- Problem to work on -
Rewrite every line of the entries below as a JSON list of strings, one string per line, leaving out blank lines.
===== Items =====
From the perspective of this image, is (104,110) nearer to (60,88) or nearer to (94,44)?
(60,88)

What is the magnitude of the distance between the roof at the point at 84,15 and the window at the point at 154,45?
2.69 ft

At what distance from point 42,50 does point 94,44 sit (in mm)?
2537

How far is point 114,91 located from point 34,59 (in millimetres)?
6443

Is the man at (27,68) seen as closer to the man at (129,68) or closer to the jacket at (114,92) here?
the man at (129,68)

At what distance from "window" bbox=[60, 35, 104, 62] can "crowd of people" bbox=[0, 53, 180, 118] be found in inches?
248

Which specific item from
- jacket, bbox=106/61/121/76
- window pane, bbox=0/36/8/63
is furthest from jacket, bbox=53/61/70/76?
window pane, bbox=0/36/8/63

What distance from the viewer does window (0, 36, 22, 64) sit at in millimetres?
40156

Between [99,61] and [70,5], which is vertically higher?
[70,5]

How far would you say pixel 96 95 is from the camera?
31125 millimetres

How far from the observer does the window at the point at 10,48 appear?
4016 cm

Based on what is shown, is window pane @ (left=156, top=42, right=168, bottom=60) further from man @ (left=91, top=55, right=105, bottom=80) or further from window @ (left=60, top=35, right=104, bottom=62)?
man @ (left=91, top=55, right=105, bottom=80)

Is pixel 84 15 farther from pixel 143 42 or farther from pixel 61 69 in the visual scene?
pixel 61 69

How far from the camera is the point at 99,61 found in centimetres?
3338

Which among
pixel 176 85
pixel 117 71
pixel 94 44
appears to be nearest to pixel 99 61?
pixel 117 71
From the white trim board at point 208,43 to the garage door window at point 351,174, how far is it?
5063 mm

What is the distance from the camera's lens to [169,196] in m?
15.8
=====
- Solved exercise -
[
  "From the perspective of this image, is (104,110) nearer to (60,88) or nearer to (94,44)?",
  "(60,88)",
  "What is the magnitude of the distance between the roof at the point at 84,15 and the window at the point at 154,45?",
  "2.69 ft",
  "At what distance from point 42,50 does point 94,44 sit (in mm)?",
  "2537",
  "How far is point 114,91 located from point 34,59 (in millimetres)?",
  "6443",
  "Is the man at (27,68) seen as closer to the man at (129,68) or closer to the jacket at (114,92) here?",
  "the man at (129,68)",
  "At what distance from \"window\" bbox=[60, 35, 104, 62] can \"crowd of people\" bbox=[0, 53, 180, 118] be found in inches?",
  "248",
  "Which specific item from",
  "- jacket, bbox=106/61/121/76",
  "- window pane, bbox=0/36/8/63",
  "is furthest from jacket, bbox=53/61/70/76?",
  "window pane, bbox=0/36/8/63",
  "What distance from the viewer does window (0, 36, 22, 64) sit at in millimetres?",
  "40156",
  "Between [99,61] and [70,5], which is vertically higher?",
  "[70,5]",
  "How far would you say pixel 96 95 is from the camera?",
  "31125 millimetres",
  "How far from the observer does the window at the point at 10,48 appear?",
  "4016 cm",
  "Based on what is shown, is window pane @ (left=156, top=42, right=168, bottom=60) further from man @ (left=91, top=55, right=105, bottom=80) or further from window @ (left=60, top=35, right=104, bottom=62)?",
  "man @ (left=91, top=55, right=105, bottom=80)",
  "Is pixel 84 15 farther from pixel 143 42 or farther from pixel 61 69 in the visual scene?",
  "pixel 61 69",
  "How far from the camera is the point at 99,61 found in centimetres?",
  "3338",
  "Which among",
  "pixel 176 85",
  "pixel 117 71",
  "pixel 94 44",
  "appears to be nearest to pixel 99 61?",
  "pixel 117 71",
  "From the white trim board at point 208,43 to the garage door window at point 351,174, how far is it?",
  "5063 mm",
  "What is the distance from the camera's lens to [169,196] in m?",
  "15.8"
]